É sabido que crescimento das demandas em saúde é consequência lógica da ausência de aplicabilidade das leis de garantias, uma vez que o Poder Público não assegura o direito de todos em ter acesso a integralidade de atendimentos e às políticas públicas e sociais previamente estabelecidas na Constituição Federal. Com isso, os cidadãos buscam através do judiciário os serviços que já deveriam ser fornecidos pelo Estado ou até mesmo aqueles que ainda não são disponibilizados pelo SUS mas que possuem eficácia devidamente comprovada e previsão expressa em relatório médico como última possibilidade de tratamento do indivíduo.
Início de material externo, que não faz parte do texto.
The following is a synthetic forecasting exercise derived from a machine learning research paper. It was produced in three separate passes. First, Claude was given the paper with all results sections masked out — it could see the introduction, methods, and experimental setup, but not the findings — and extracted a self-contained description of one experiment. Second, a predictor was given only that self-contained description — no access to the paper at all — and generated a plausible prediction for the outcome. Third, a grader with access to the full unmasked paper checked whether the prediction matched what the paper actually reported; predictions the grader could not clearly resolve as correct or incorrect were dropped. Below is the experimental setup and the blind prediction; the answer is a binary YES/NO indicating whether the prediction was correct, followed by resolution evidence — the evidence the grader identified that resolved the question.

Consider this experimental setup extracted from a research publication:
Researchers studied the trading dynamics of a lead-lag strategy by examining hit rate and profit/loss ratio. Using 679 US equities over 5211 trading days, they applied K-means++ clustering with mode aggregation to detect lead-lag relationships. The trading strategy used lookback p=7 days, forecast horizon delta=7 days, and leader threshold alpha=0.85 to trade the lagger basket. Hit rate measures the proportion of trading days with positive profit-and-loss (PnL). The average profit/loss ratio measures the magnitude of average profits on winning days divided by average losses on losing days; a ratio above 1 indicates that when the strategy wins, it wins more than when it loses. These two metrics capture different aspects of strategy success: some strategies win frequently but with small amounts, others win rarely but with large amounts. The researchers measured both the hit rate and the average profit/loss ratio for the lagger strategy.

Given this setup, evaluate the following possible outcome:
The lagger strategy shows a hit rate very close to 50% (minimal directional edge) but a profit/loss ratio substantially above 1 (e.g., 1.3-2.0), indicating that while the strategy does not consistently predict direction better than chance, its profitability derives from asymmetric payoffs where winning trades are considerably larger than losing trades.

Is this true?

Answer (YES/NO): NO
A judicialização da saúde mostra-se atualmente como uma ferramenta efetiva para ver garantidos os direitos sociais à saúde e à ampliação do acesso dos cidadãos aos serviços médicos, exercendo ainda um papel bastante qualitativo no cumprimento do dever do Estado em fornecer maiores alternativas de serviços de saúde no país, impulsionando ainda o diálogo entre os 3 poderes para revisão das políticas e melhor aplicabilidade dos recursos públicos, através do desenvolvimento de melhores tecnologias para a setor e que ainda não são incorporadas pelo SUS.
Sem o olhar atento às necessidades do sistema de saúde e sem investimento adequado em profissionais da área, hospitais e medicamentos, dificilmente a demanda de judicialização conseguirá ser atenuada.